**Excerpted data**
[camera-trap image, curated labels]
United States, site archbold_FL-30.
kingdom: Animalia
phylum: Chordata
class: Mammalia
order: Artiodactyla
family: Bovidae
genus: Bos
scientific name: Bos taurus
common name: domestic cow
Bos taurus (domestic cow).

**Work required**
Copy every record verbatim.

**Answer to the problem**
[camera-trap image, curated labels]
United States, site archbold_FL-30.
kingdom: Animalia
phylum: Chordata
class: Mammalia
order: Artiodactyla
family: Bovidae
genus: Bos
scientific name: Bos taurus
common name: domestic cow
Bos taurus (domestic cow).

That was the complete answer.